__Record excerpts__:
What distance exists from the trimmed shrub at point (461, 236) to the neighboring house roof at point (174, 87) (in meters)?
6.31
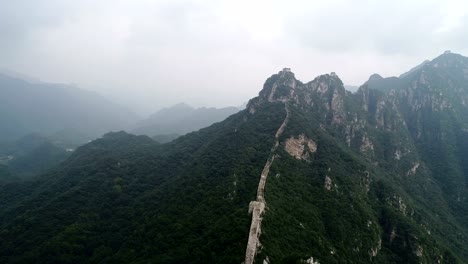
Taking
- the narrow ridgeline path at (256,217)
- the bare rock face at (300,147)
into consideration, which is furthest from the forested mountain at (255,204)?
the bare rock face at (300,147)

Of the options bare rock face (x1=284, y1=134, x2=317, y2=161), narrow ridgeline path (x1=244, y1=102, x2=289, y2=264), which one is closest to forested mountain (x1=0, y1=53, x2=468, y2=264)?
narrow ridgeline path (x1=244, y1=102, x2=289, y2=264)

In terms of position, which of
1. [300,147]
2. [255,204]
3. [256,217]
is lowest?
[256,217]

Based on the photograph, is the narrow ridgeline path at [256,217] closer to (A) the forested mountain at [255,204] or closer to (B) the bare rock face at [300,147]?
(A) the forested mountain at [255,204]

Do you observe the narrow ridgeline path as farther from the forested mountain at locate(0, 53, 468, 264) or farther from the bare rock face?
the bare rock face

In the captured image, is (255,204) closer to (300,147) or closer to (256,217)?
(256,217)

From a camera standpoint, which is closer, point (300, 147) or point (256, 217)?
point (256, 217)

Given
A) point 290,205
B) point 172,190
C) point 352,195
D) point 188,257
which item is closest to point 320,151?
point 352,195

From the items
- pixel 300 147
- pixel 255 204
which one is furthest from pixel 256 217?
pixel 300 147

__Requirement__:
Please reproduce all of the data above word for word, leaving out the pictures.

__The response__:
What distance exists from the trimmed shrub at point (461, 236) to the neighboring house roof at point (174, 87) (in meters)?
6.31
Taking
- the narrow ridgeline path at (256,217)
- the bare rock face at (300,147)
into consideration, which is furthest from the forested mountain at (255,204)?
the bare rock face at (300,147)

Of the options bare rock face (x1=284, y1=134, x2=317, y2=161), narrow ridgeline path (x1=244, y1=102, x2=289, y2=264), which one is closest to forested mountain (x1=0, y1=53, x2=468, y2=264)?
narrow ridgeline path (x1=244, y1=102, x2=289, y2=264)

In terms of position, which of
1. [300,147]
2. [255,204]
3. [256,217]
is lowest?
[256,217]

Based on the photograph, is the narrow ridgeline path at [256,217] closer to (A) the forested mountain at [255,204] or closer to (B) the bare rock face at [300,147]?
(A) the forested mountain at [255,204]

Do you observe the narrow ridgeline path as farther from the forested mountain at locate(0, 53, 468, 264) or farther from the bare rock face?
the bare rock face

In the captured image, is (255,204) closer to (300,147) or closer to (256,217)?
(256,217)

From a camera standpoint, which is closer, point (300, 147) or point (256, 217)?
point (256, 217)

Given
A) point 290,205
B) point 172,190
C) point 352,195
D) point 188,257
which item is closest to point 320,151?
point 352,195

From the items
- pixel 300 147
- pixel 255 204
which one is furthest from pixel 256 217?
pixel 300 147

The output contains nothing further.